◆ **TRECHO DO TEXTO**:
»»

Algumas palavras-chave emergem das experiências, como ‘solidariedade’, ‘direitos humanos’, ‘articulação’ e ‘democratização’ de políticas públicas fortalecidas por processos de auto-organização.
Santos (2020) nos alerta que, nesse momento, temos que ser mais intelectuais de retaguarda do que de vanguarda, estando mais junto dos movimentos sociais e populares no aprendizado de como lidar com o atual momento. Temos lições na história, mas também vivemos uma conjuntura única sem precedentes, face ao grau de conexão e de circulação de pessoas e informações dos novos tempos. Temos que criar juntos saídas para essa pandemia, que, como muitos autores já disseram, expôs a insuficiência das políticas neoliberais e do mercado para o cuidado com a vida. Nesse momento, o mantra deixou de ser ‘tudo o que é do Estado é ruim’; e nunca se falou tanto da importância dos sistemas universais de saúde pública, de que salvar vidas é mais importante do que salvar a economia, do que quando estamos discutindo as medidas de isolamento físico (Rossi, 2020). Encaramos uma oportunidade histórica para mostrar claramente que os rumos do desenvolvimento no mundo estão nos levando para um beco sem saída, a exemplo dos impactos das mudanças climáticas sobre a vida na Terra a partir dos desequilíbrios gerados.
Temos que agir frente ao atual contexto sabendo que estará em disputa também um outro mundo pós-epidemia. Um processo pedagógico e dialógico de atuação frente à Covid-19 pela saúde com os grupos sociais e populares dos campos, das florestas, das águas e das cidades pode fortalecer o embrião de criação de algo novo e necessário para os tempos que virão. O crescimento ilimitado das economias lembra a metáfora de um carro acelerando sem freios na direção de um muro. Agora, o carro simplesmente está quase parando...vamos acelerar de novo ou derrubar os muros que nos separam para construir um mundo mais justo e solidário, que respeite os limites de nosso planeta?

««

◆ **EXTRATO DE DADOS**:
»»

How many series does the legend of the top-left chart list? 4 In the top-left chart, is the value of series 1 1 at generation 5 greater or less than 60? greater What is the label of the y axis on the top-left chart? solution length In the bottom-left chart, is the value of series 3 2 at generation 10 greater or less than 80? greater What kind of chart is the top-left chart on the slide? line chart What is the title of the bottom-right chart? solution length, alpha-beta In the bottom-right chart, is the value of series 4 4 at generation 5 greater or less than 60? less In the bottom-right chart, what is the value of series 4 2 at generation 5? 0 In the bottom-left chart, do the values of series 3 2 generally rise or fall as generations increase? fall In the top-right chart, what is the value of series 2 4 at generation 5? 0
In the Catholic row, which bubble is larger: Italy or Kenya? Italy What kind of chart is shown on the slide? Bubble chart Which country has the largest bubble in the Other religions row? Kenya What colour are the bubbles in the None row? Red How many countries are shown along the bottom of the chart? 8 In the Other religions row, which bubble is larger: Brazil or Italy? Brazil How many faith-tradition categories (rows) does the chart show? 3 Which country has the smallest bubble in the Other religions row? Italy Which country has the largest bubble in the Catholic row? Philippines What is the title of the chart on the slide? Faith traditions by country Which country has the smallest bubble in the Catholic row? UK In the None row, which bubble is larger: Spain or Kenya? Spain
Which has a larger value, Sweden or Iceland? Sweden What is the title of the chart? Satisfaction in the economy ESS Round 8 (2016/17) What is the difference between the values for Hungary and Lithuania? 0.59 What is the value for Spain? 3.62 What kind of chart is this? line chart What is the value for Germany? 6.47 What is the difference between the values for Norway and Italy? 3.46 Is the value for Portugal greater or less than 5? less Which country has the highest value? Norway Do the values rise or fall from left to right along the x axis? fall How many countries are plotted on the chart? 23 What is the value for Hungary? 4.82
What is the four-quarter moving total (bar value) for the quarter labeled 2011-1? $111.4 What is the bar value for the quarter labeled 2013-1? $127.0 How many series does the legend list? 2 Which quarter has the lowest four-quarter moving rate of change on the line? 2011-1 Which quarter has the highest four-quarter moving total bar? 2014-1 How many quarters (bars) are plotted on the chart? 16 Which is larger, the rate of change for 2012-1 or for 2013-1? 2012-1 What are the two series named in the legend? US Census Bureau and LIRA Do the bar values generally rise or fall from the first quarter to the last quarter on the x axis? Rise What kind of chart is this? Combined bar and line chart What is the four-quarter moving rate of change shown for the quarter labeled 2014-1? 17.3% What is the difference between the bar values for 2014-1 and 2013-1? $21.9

««

◆ **CONJUNTO DE TAREFAS**:
**a)** Reproduza fielmente o trecho do texto sobre a pandemia que começa em "Temos que agir" e termina em "de nosso planeta?".
**b)** Dê sequência ao texto sobre a pandemia, a partir da última frase apresentada.
As linhas não têm qualquer papel nesta parte.

◆ **RESPOSTAS ESCRITAS**:
**a)**
Temos que agir frente ao atual contexto sabendo que estará em disputa também um outro mundo pós-epidemia. Um processo pedagógico e dialógico de atuação frente à Covid-19 pela saúde com os grupos sociais e populares dos campos, das florestas, das águas e das cidades pode fortalecer o embrião de criação de algo novo e necessário para os tempos que virão. O crescimento ilimitado das economias lembra a metáfora de um carro acelerando sem freios na direção de um muro. Agora, o carro simplesmente está quase parando...vamos acelerar de novo ou derrubar os muros que nos separam para construir um mundo mais justo e solidário, que respeite os limites de nosso planeta?

**b)**
Não temos uma receita. Existem alguns princípios inspiradores, já existentes nas diversas experiências realizadas no Brasil, que passam sobretudo pelo ‘pensar e fazer com’. Não teremos sucesso executando as ações de vigilância somente ‘para’ ou atuando ‘sobre’ as pessoas. Temos que criar métodos, estratégias, e iniciativas que possibilitem que essa vigilância sobre a saúde e o ambiente possa ser criada, uma vez que contribua para resolver os problemas e as necessidades de forma horizontal, participativa, técnica, democrática e cientificamente qualificada (Alves, 2013).
A vigilância popular da saúde não visa substituir o papel do Estado, mas ser a expressão da necessidade de uma maior participação da comunidade na vigilância, como está destacado na Política Nacional de Vigilância da Saúde (Brasil, 2018). Todavia, na atual conjuntura, em função de contextos políticos que estão invisibilizando o impacto da Covid-19 em grupos vulneráveis específicos, como indígenas, quilombolas, pescadores(as) ou moradores(as) de favelas, essa vigilância também pode emergir como um processo participativo de alerta e de chamado para a ação relacionado à garantia do direito à saúde e à defesa da vida.
Essa reflexão sobre a conjuntura é um chamado, um convite, para passarmos a construir juntos essa vigilância popular da saúde e do ambiente – na perspectiva da práxis – desafiando as estruturas cartoriais e tecnocráticas da vigilância em saúde convencional e abrindo pontes para um diálogo construtivo e crítico de ampliação de práticas e ações para mitigar os impactos da Covid-19, com forte componente participativo e democrático, frente a um desafio histórico que poderá marcar toda uma geração. Só poderemos fazer isso numa perspectiva solidária, crítica e emancipatória – e como atores e sujeitos de nossa própria história.